Your guide to claiming a temporary full expensing deduction

Temporary full expensing supports businesses and encourages investment, as eligible businesses can claim an immediate deduction for the business portion of the cost of an asset in the income year it is first used or installed ready for use for a taxable purpose.

The ATO has released a series of videos to help you understand the temporary full expensing measure, including how to calculate your deduction:

More information on temporary full expensing can also be found here.

Your guide to claiming the loss carry back tax offset: Video series

You cannot claim the tax offset in your Company tax return 2020 for a tax loss made in the 2019–20 income year. You can claim the tax offset in your Company tax return 2021 or Company tax return 2022.

If you want to claim the tax offset for an income year, you will need to make the loss carry back choice by the time you lodge your company tax return for that year. When making the choice, you will also need to specify the amount of tax loss you choose to carry back.

The ATO has released a series of videos to help you understand loss carry back, determine if you're eligible and, if so, how to make a claim:

Family trusts – concessions

A family trust for tax purposes is one whose trustee has made a valid family trust election (FTE). It is not sufficient to simply include the words ‘family trust’ in your trust's name.

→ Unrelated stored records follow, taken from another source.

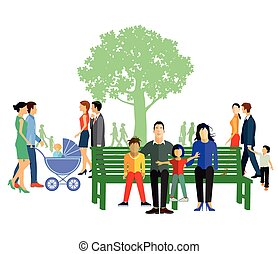 Freizeit mit Familie.eps - Leisure with family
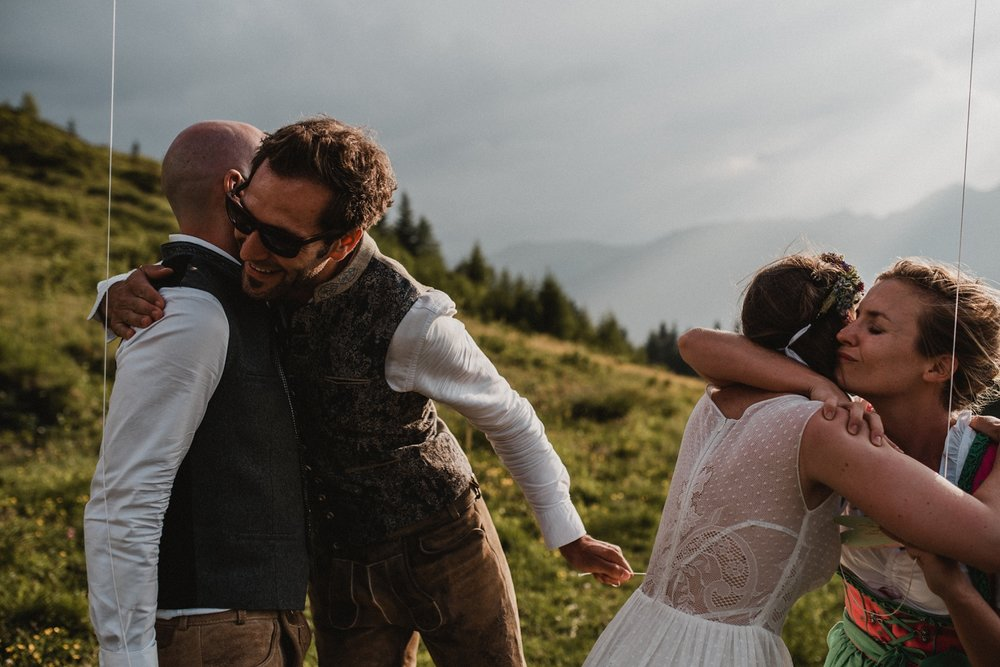 Wedding in the Austrian Alps - Christoph & Lilli_0058.jpg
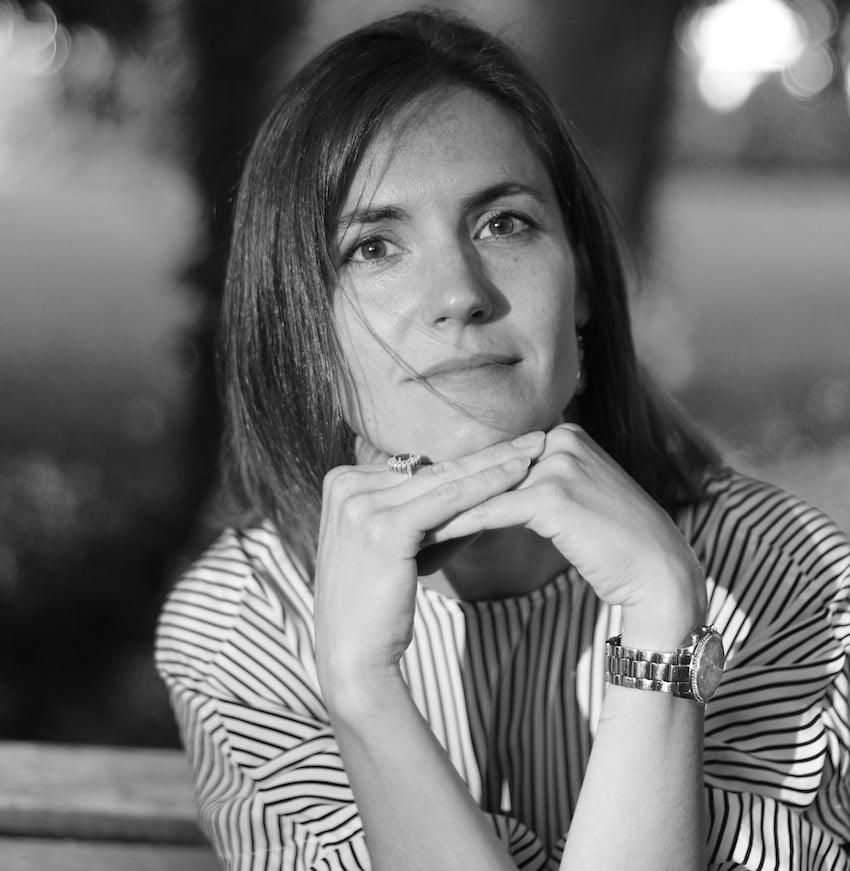 Hélène Joly est coach de vie certifiée à Rennes
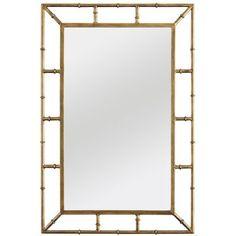 Zhu Mirror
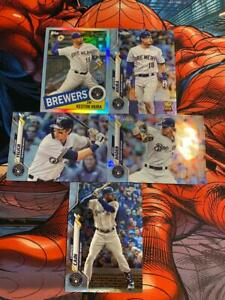TOPPS CHROME baseball BREWERS LOT inc KESTON HIURA 35TH ANNIV PARALLEL SILVER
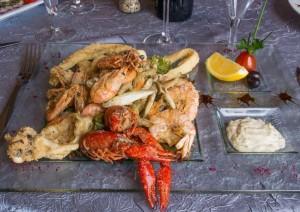 Il Trulletto - Restaurant  & Pizzeria : frittura mista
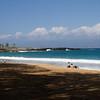 2012-02-11 - Maui, Lahaina, 11hr35min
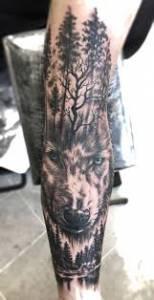 <p>witam, chciałbym miec tatuaz na...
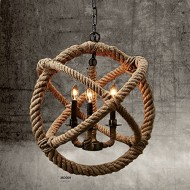 Perfectshow 3-lights Hemp Rope Ball Chandelier Retro Country Style Hanging Island Pendant Light Fixture(35cm)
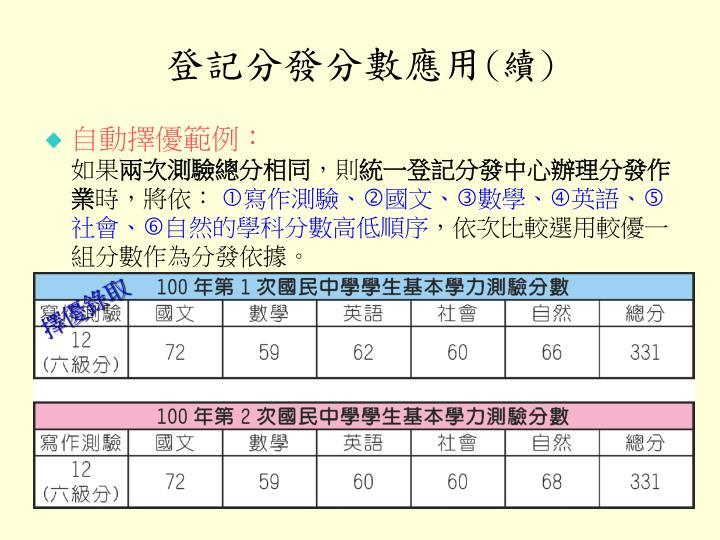登記分發分數應用
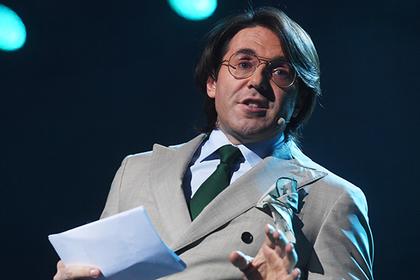 Андрей Малахов Фото: Кирилл Каллиников / РИА Новости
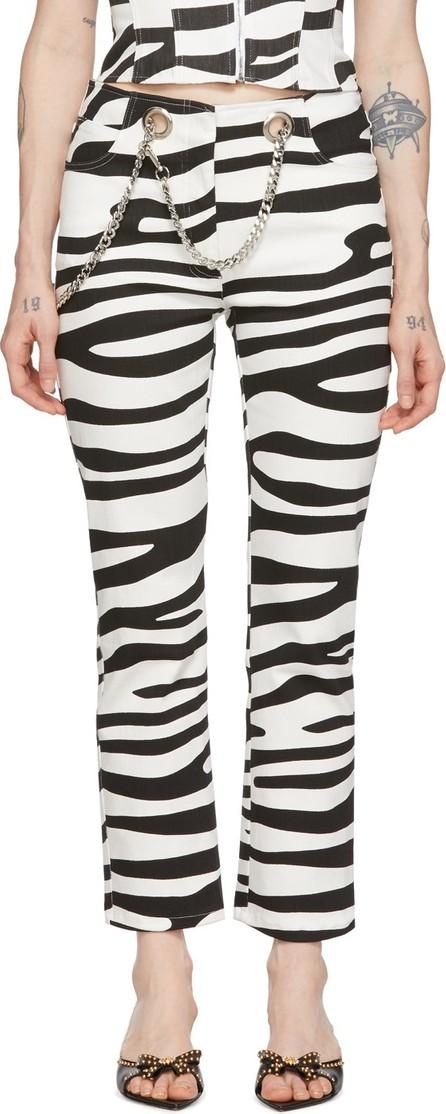 Miaou Black & White Tomma Zebra Jeans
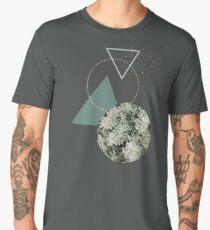 Hello Winter #redbubble #decor #winter Men's Premium T-Shirt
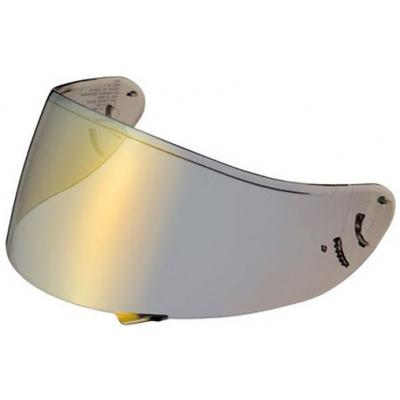 SHOEI plexi CWR-1 spectra gold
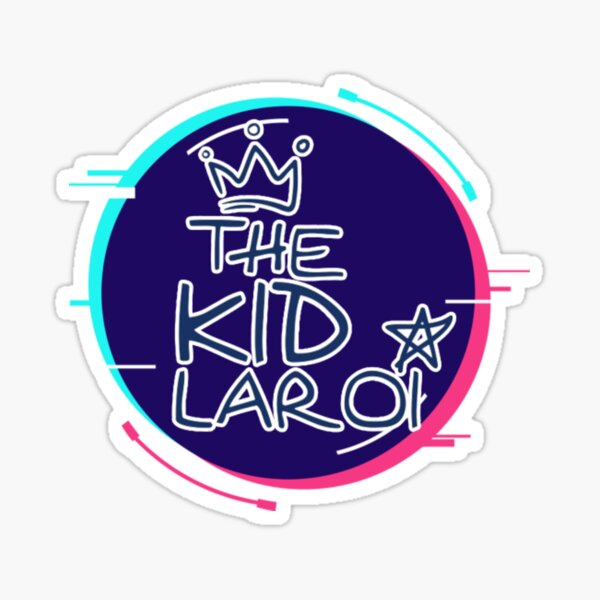 The Kid Laroi T-Shirt Sticker
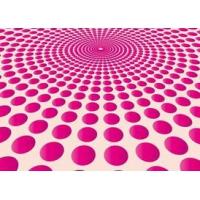 Pink Dots Pattern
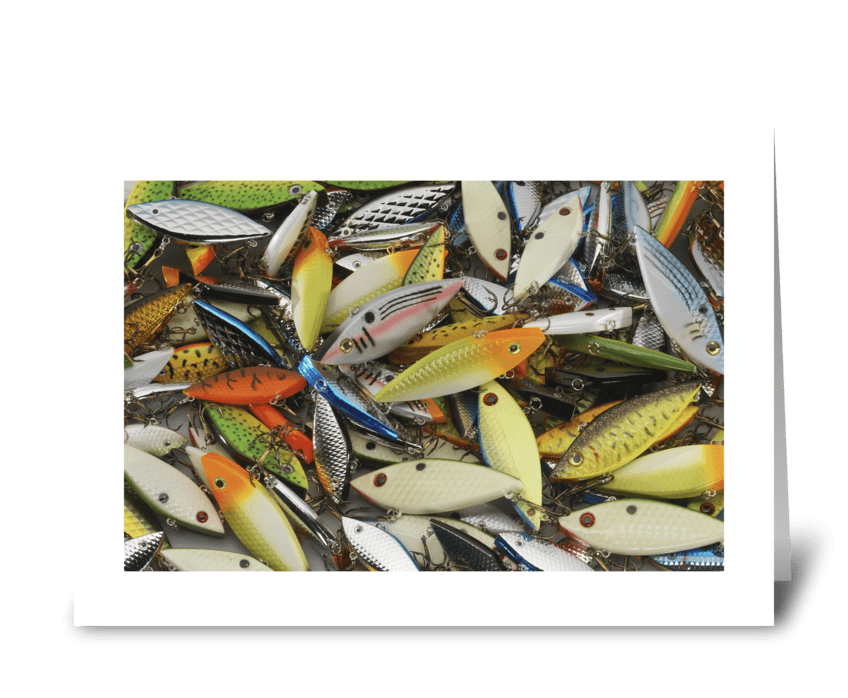 The Lure of Fishing greeting card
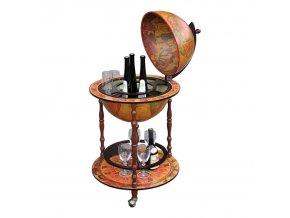 Barový stolek GLOBUS 2 - 324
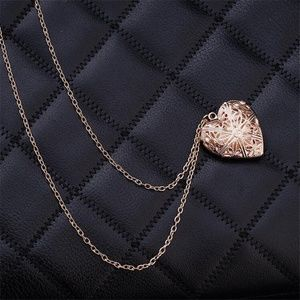NWOT Beautiful Gold Heart Locket Necklace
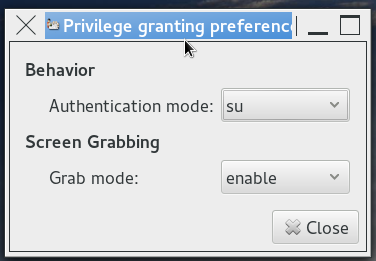 Privilege granting preferences-su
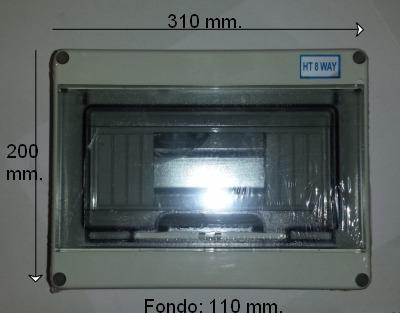 Caja 15 elementos para magnetotermicos y diferenciales, dimensiones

A trustee only makes a valid FTE where they have satisfied the relevant tests, and made an election in writing in the approved form. Once the election has been made, it cannot be varied or revoked except in limited circumstances.

Concessional treatment applies to some transactions where trusts have validly elected to become family trusts.

More information can be found here.

Private health insurance – income thresholds frozen

The income thresholds and rates used to calculate your clients’ Medicare levy surcharge and private health insurance rebate will remain unchanged between 1 April 2021 and 1 April 2023.

Focus on CGT asset disposals

Remind your clients to report asset disposals for capital gains tax (CGT). This will help to avoid errors on CGT on shares, property and cryptocurrency.

Find out about STP Phase 2 changes

You will need to start sending additional payroll information through Single Touch Payroll (STP) from 1 January 2022. This is known as the STP expansion, or STP Phase 2.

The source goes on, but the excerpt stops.